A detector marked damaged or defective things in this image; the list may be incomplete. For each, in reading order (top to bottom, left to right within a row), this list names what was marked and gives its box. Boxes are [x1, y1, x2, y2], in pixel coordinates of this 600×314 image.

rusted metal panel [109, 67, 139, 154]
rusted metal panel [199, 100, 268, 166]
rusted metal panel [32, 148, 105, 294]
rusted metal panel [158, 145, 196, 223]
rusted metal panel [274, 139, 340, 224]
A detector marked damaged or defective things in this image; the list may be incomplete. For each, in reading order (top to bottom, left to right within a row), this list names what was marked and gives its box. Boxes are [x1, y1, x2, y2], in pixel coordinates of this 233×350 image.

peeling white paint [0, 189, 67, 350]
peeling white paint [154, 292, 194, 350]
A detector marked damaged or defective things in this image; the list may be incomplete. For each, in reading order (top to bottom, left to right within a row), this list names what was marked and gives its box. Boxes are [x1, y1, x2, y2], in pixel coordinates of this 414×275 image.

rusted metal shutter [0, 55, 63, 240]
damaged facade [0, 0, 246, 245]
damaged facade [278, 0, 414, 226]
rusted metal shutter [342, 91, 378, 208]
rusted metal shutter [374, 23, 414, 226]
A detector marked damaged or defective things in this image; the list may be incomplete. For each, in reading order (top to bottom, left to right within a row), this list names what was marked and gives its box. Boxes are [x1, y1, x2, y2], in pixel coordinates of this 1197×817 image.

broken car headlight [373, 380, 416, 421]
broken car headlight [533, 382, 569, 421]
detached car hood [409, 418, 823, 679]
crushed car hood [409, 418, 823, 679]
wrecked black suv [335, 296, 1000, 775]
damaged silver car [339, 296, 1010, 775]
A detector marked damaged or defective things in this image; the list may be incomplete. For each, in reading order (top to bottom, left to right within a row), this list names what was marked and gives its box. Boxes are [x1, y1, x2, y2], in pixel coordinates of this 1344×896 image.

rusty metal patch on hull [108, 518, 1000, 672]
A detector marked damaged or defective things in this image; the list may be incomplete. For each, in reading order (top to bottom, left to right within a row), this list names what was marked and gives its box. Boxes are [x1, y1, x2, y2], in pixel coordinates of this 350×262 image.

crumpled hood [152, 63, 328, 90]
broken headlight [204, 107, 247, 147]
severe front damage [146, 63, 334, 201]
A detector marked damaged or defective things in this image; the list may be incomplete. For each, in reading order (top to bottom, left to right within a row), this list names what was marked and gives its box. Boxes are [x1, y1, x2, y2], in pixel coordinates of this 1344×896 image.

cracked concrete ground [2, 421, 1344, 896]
━━━━━━
What to do: Quote all of the records above word for word, in their original order.

Reply to the exercise:
A detector marked damaged or defective things in this image; the list may be incomplete. For each, in reading order (top to bottom, left to right within a row), this list names what was marked and gives its box. Boxes are [x1, y1, x2, y2], in pixel coordinates of this 600×314 image.

rusted metal panel [109, 67, 139, 154]
rusted metal panel [199, 100, 268, 166]
rusted metal panel [32, 148, 105, 294]
rusted metal panel [158, 145, 196, 223]
rusted metal panel [274, 139, 340, 224]
A detector marked damaged or defective things in this image; the list may be incomplete. For each, in reading order (top to bottom, left to right within a row), this list names what was marked and gives its box. Boxes are [x1, y1, x2, y2], in pixel coordinates of this 233×350 image.

peeling white paint [0, 189, 67, 350]
peeling white paint [154, 292, 194, 350]
A detector marked damaged or defective things in this image; the list may be incomplete. For each, in reading order (top to bottom, left to right within a row), this list names what was marked and gives its box. Boxes are [x1, y1, x2, y2], in pixel coordinates of this 414×275 image.

rusted metal shutter [0, 55, 63, 240]
damaged facade [0, 0, 246, 245]
damaged facade [278, 0, 414, 226]
rusted metal shutter [342, 91, 378, 208]
rusted metal shutter [374, 23, 414, 226]
A detector marked damaged or defective things in this image; the list may be incomplete. For each, in reading order (top to bottom, left to right within a row), this list names what was marked and gives its box. Boxes are [x1, y1, x2, y2], in pixel coordinates of this 1197×817 image.

broken car headlight [373, 380, 416, 421]
broken car headlight [533, 382, 569, 421]
detached car hood [409, 418, 823, 679]
crushed car hood [409, 418, 823, 679]
wrecked black suv [335, 296, 1000, 775]
damaged silver car [339, 296, 1010, 775]
A detector marked damaged or defective things in this image; the list may be incomplete. For each, in reading order (top to bottom, left to right within a row), this list names what was marked and gives its box. Boxes are [x1, y1, x2, y2], in pixel coordinates of this 1344×896 image.

rusty metal patch on hull [108, 518, 1000, 672]
A detector marked damaged or defective things in this image; the list may be incomplete. For each, in reading order (top to bottom, left to right within a row), this list names what was marked and gives its box. Boxes are [x1, y1, x2, y2], in pixel coordinates of this 350×262 image.

crumpled hood [152, 63, 328, 90]
broken headlight [204, 107, 247, 147]
severe front damage [146, 63, 334, 201]
A detector marked damaged or defective things in this image; the list may be incomplete. For each, in reading order (top to bottom, left to right within a row), this list names what was marked and gives its box. Boxes are [x1, y1, x2, y2], in pixel coordinates of this 1344×896 image.

cracked concrete ground [2, 421, 1344, 896]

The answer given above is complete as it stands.